А словарь щедринских словесных раритетов (фофаны, нескладица, срамец, ходючи, шизый орёл и прочее Гиперборейское море) может стать источником и подпиткой современной терминологии и неологизмов. В пику подселению англицизмов – и это будет ответ Черчиллю от русской классики.
Маргарита Сосницкая
«ЛГ»-досье
Маргарита Станиславовна Сосницкая – поэт, писатель, переводчик, родилась в Луганской области. В 1985 г. закончила Литинститут им. А.М. Горького по классу художественного перевода.
Отрывки из повести «Званый обед» публиковались в «Нашем современнике». «АСТ. Астрель» издан роман «София и жизнь» в 2003-м (годом раньше появившийся в журнале «Москва») и сборник прозы «Чётки фортуны» в 2008-м, а также в издательстве «Современный писатель» (экс-«Советский писатель») – сборник рассказов «Записки на обочине», книга публицистики «Трава под снегом» и «Книга Притч» в 2002, 2004 и 2008 гг. и пр.

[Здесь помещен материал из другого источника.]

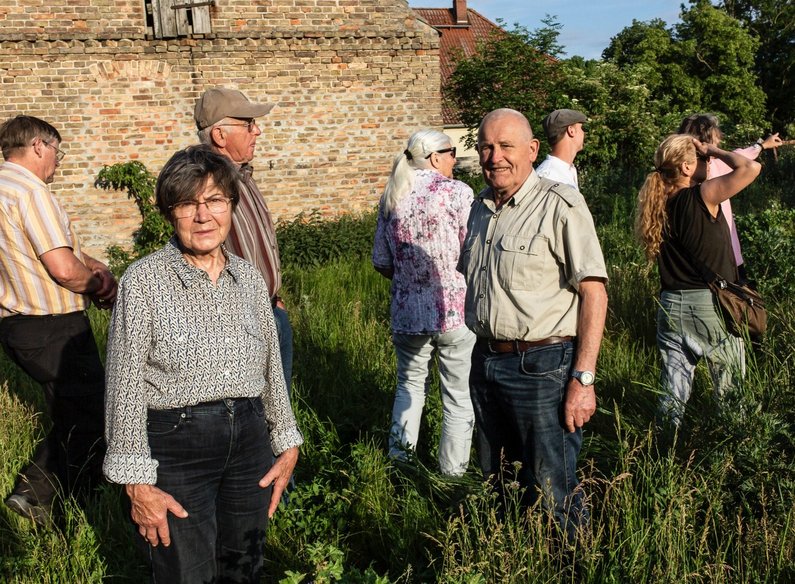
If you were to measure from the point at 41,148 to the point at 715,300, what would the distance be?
3.77 metres

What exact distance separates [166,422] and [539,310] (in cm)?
151

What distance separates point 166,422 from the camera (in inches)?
107

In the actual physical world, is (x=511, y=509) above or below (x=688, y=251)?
below

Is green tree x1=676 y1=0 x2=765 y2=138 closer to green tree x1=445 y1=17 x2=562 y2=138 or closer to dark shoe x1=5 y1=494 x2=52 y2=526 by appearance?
green tree x1=445 y1=17 x2=562 y2=138

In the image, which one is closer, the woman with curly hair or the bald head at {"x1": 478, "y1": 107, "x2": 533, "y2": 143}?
the bald head at {"x1": 478, "y1": 107, "x2": 533, "y2": 143}

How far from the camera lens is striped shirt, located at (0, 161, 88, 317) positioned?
13.8ft

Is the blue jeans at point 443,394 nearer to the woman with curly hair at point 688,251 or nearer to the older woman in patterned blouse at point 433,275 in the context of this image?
the older woman in patterned blouse at point 433,275

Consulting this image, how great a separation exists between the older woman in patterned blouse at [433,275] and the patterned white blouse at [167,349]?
1.83m

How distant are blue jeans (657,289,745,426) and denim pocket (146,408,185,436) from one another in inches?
99.5

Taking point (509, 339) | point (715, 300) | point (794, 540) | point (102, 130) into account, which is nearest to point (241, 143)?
point (509, 339)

Её многочисленные статьи, эссе, рассказы, поэтические подборки, переводы появлялись на страницах различных коллективных сборников, газет, журналов, интернета, альманахов («Север», «Литературные знакомства», «Сура», «Слово», «Петербургские голоса», «Постскриптум», «Рукопись», «Странник», «Интеллигентный сезон», «Голицынские чтения» и др).
В 2013 г. ‒ лауреат премии года журнала «Юность» по критике за очерк памяти О.Н. Михайлова. В этом же году в кишинёвском журнале «Наше поколение» увидел свет роман «Битва розы»; в «Слове» – документальная повесть «Блеск и нищета российского гарибальдийца» (о брате Ильи Мечникова). В 2014-м Сосницкая – обладатель первой премии по эссеистике на конкурсе по случаю 200-летия со дня рождения М.Ю. Лермонтова (статья «Архангел Михаил Русской поэзии»), в 2016-м ‒ лауреат премии «Бронзовый Витязь» на фестивале «Золотой Витязь» за «Сказки нашего времени». В 2021-м вышла книга «Сны спящей красавицы».
Член СП России и Общества друзей Газданова. Ряд книг опубликован в Италии. Почти самиздатом выходили поэтические сборники «Опиум отечества», «Молоко Жаръ-птицы», «Молчание Кассандры, «Соlpo di mela». В 2022-м в московском издательстве «Технобук. Горячая линия» вышла документальная повесть «Парнас Бернардацци» к 200-летию прибытия этих швейцарских архитекторов на Кавказ, открывших новую славную страницу в истории края.